## Задание
Соответствуют ли утверждения (a), (b) и (c) тексту о Кулябе ниже? Для каждого ответьте «да» или «нет» и точно процитируйте решающие слова текста: (a) труппа приехала в Куляб на гастроли весной 1939 года; (b) за высокой стеной среди вековых чинар стоит мазар самого Тамерлана; (c) новое поселение в Кулябе называют азиатским.

## Текст
========
Особенное вдохновение Менглет и все артисты театра получили в Кулябе – для москвичей это и вовсе была другая планета.

Куляб, куда труппа приехала с гастролями весной 1939 года, артисты назвали «старым поселением на равнине, у подножия трех-четырехтысячекилометровых вершин».

«Дикие громадные горы, ущелья, висячие мосты-овринги, тропинки вдоль пропасти, где человек проходит, держась за хвост своего локайского иноходца. Горы эти были границей античного мира. Немного южнее проходил со своими воинами Искандер – Александр Македонский. Здесь его имя хорошо знают, и тут он, по местному поверью, похоронен. Его гробницей считали вершину горы, хорошо видную из Куляба. Старый Куляб – город-кишлак – расположен вдоль берега горной речки Яксу, дальше – новое поселение, так называемое европейское… Окруженный высокой стеной, среди вековых чинар стоит мазар одного из сподвижников Тамерлана».
========
## Записи
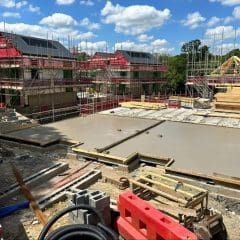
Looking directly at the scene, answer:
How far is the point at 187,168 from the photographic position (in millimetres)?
9312

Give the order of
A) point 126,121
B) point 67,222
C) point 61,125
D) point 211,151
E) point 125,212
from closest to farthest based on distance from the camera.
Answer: point 125,212
point 67,222
point 211,151
point 61,125
point 126,121

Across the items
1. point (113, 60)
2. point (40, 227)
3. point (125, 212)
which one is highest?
point (113, 60)

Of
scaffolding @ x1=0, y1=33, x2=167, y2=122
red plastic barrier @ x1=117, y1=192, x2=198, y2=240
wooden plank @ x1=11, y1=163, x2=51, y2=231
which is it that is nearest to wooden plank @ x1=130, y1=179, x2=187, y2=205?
red plastic barrier @ x1=117, y1=192, x2=198, y2=240

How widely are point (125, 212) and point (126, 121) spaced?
11.4m

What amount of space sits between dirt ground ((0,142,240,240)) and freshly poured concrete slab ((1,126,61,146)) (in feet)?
0.92

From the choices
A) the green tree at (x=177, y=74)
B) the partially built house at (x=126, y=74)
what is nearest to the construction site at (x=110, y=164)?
the partially built house at (x=126, y=74)

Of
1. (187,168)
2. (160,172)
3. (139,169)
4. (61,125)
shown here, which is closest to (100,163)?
(139,169)

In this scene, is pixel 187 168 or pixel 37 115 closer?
pixel 187 168

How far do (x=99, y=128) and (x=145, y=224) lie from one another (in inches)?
396

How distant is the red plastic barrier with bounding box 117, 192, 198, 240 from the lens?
4664 millimetres

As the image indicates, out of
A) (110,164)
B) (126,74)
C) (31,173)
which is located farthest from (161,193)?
(126,74)

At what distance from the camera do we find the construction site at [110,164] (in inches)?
222

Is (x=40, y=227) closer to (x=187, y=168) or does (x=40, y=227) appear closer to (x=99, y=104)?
(x=187, y=168)

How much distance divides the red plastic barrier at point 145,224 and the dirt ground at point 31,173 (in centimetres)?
139
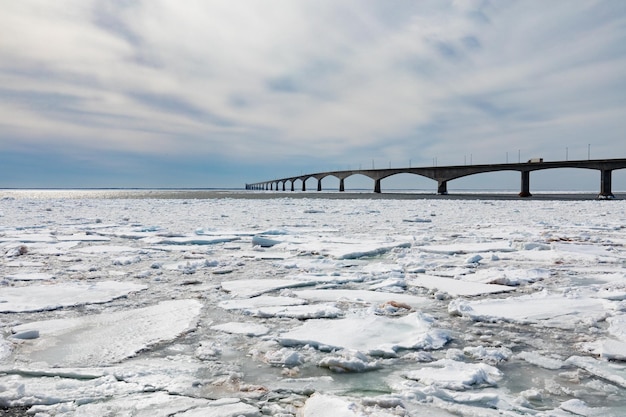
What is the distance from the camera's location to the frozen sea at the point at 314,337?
209 cm

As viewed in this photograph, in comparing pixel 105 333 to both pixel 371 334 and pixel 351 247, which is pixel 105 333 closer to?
pixel 371 334

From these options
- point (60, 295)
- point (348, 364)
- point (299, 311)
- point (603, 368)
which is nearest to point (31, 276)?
point (60, 295)

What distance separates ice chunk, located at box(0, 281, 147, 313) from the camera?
3855 millimetres

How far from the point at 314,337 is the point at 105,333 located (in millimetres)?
1545

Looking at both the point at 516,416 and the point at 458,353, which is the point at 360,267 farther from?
the point at 516,416

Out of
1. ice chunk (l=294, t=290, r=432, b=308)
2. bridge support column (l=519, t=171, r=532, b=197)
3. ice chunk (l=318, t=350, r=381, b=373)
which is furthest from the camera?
bridge support column (l=519, t=171, r=532, b=197)

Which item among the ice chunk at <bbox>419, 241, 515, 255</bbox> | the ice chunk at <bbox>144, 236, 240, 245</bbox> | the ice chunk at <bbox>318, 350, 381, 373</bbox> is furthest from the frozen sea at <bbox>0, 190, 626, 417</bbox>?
the ice chunk at <bbox>144, 236, 240, 245</bbox>

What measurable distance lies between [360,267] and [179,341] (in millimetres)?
3407

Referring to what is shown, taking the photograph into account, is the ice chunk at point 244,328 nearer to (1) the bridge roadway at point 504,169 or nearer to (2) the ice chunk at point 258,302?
(2) the ice chunk at point 258,302

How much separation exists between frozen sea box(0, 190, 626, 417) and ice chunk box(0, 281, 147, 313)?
3 cm

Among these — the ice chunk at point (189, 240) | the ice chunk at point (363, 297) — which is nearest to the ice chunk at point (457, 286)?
the ice chunk at point (363, 297)

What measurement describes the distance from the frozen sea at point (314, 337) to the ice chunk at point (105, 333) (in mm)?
16

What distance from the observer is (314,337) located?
3.01 meters

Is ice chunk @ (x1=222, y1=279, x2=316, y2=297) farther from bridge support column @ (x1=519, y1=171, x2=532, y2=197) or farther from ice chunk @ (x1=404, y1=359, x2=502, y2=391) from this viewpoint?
========
## Ответ
(a) Да: «куда труппа приехала с гастролями весной 1939 года».
(b) Нет: «стоит мазар одного из сподвижников Тамерлана».
(c) Нет: «новое поселение, так называемое европейское».